======== EXTRACTED MATERIAL ========
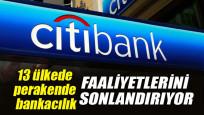 Citibank, 13 ülkede perakende bankacılık faaliyetlerini sonlandırıyor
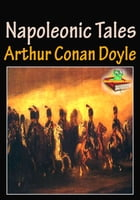 The Napoleonic Tales: (The Great Shadow, The Exploits of Brigadier Gerard, Uncle Bernac, The Adventures of Gerard) by Sir Arthur Conan Doyle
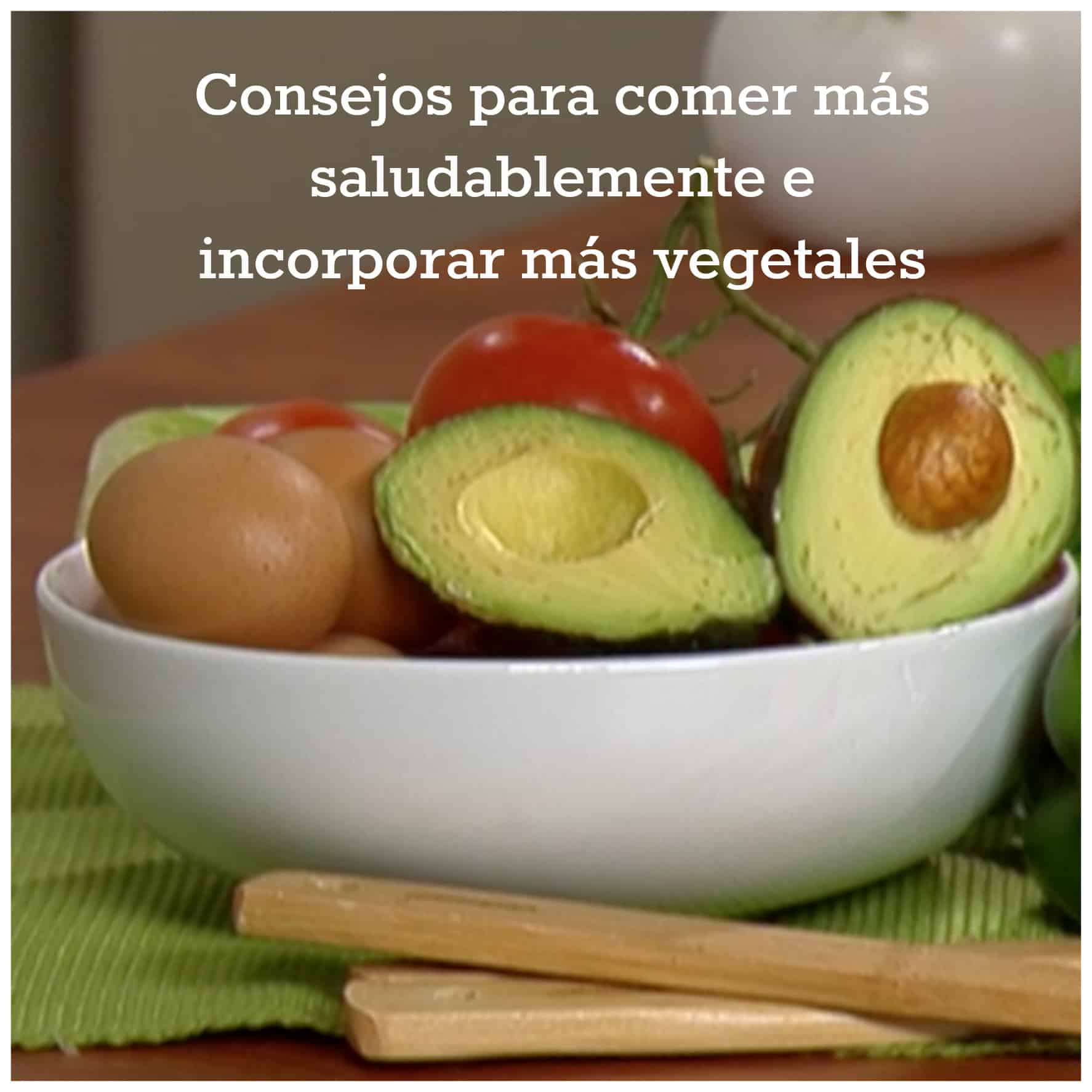 Consejos para comer saludabelmente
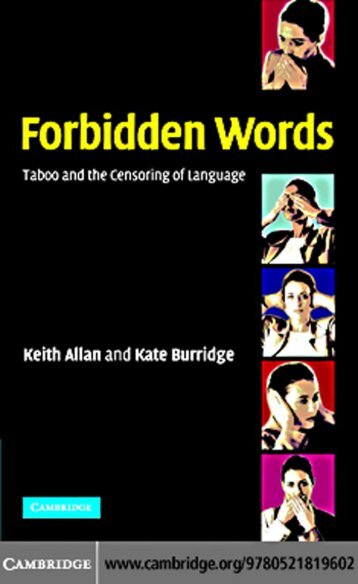 Forbidden Words: Taboo and the Censoring of Language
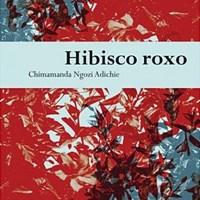 [DIÁRIO DE LEITURA] Hibisco Roxo #5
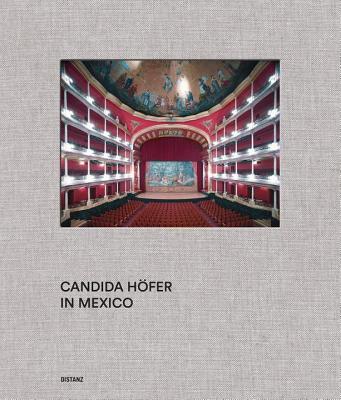 Candida Höfer in Mexico - Grosenick, Uta (Editor)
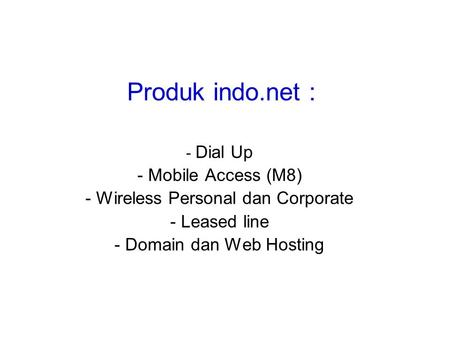 Produk indo.net : - Dial Up - Mobile Access (M8) - Wireless Personal dan Corporate - Leased line - Domain dan Web Hosting.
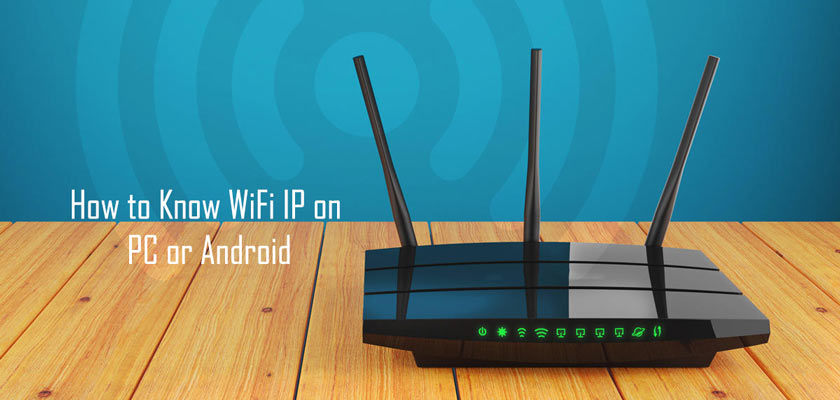 How to Know WiFi IP on PC or Android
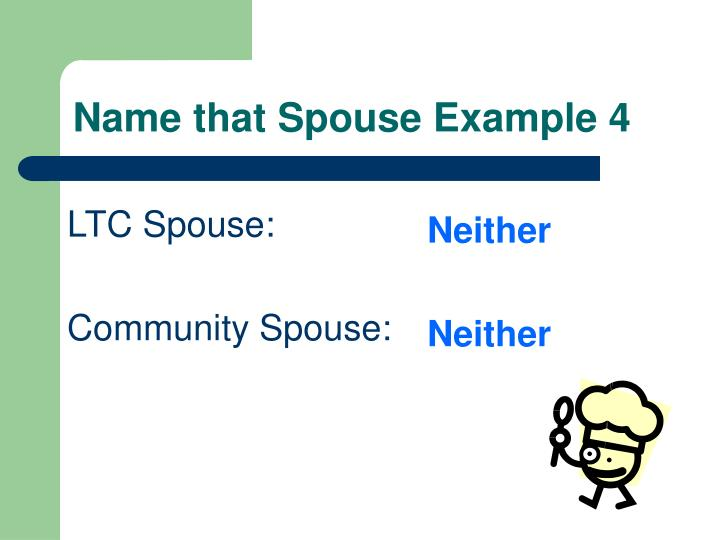 Name that Spouse Example 4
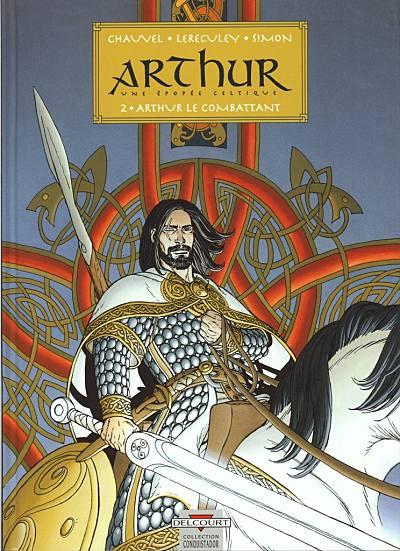 Couverture de Arthur - Une épopée celtique -2- Arthur le combattant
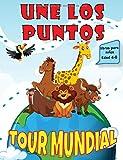 Une los Puntos Libros para Niños Edad 4-8: Tour Mondial, Cu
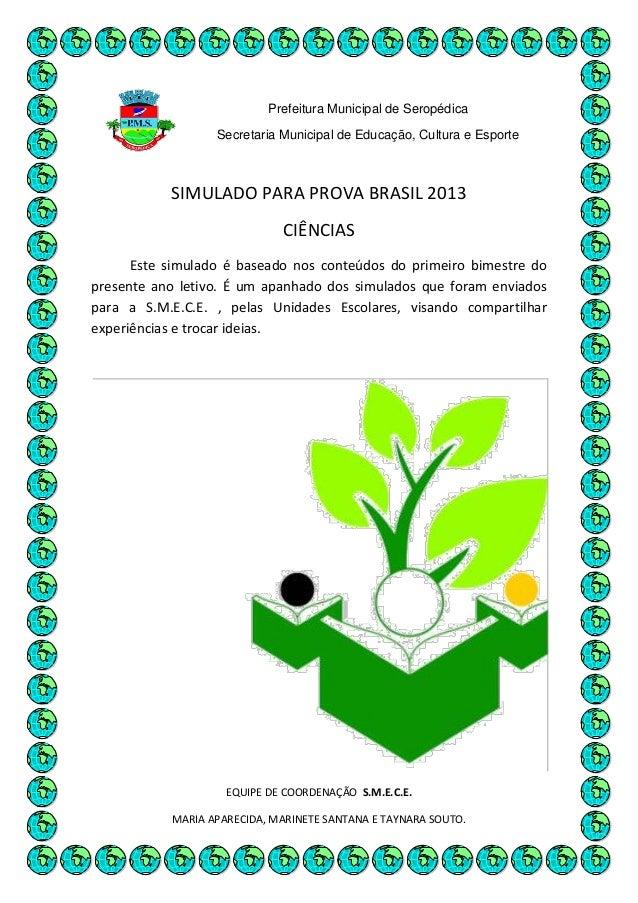 Prefeitura Municipal de SeropédicaSecretaria Municipal de Educação, Cultura e EsporteSIMULADO PARA PROVA BRASIL 2013CIÊNCI...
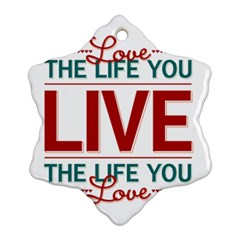 Love The Life You Live Snowflake Ornament (2-Side)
========
* _EXERCISE PROMPT_:
From the first line of the listing above, repeat every line through the one holding "Une los Puntos". Both ends count, and pictures stay out.

* _EXERCISE RESPONSE_:
 Citibank, 13 ülkede perakende bankacılık faaliyetlerini sonlandırıyor
 The Napoleonic Tales: (The Great Shadow, The Exploits of Brigadier Gerard, Uncle Bernac, The Adventures of Gerard) by Sir Arthur Conan Doyle
 Consejos para comer saludabelmente
 Forbidden Words: Taboo and the Censoring of Language
 [DIÁRIO DE LEITURA] Hibisco Roxo #5
 Candida Höfer in Mexico - Grosenick, Uta (Editor)
 Produk indo.net : - Dial Up - Mobile Access (M8) - Wireless Personal dan Corporate - Leased line - Domain dan Web Hosting.
 How to Know WiFi IP on PC or Android
 Name that Spouse Example 4
 Couverture de Arthur - Une épopée celtique -2- Arthur le combattant
 Une los Puntos Libros para Niños Edad 4-8: Tour Mondial, Cu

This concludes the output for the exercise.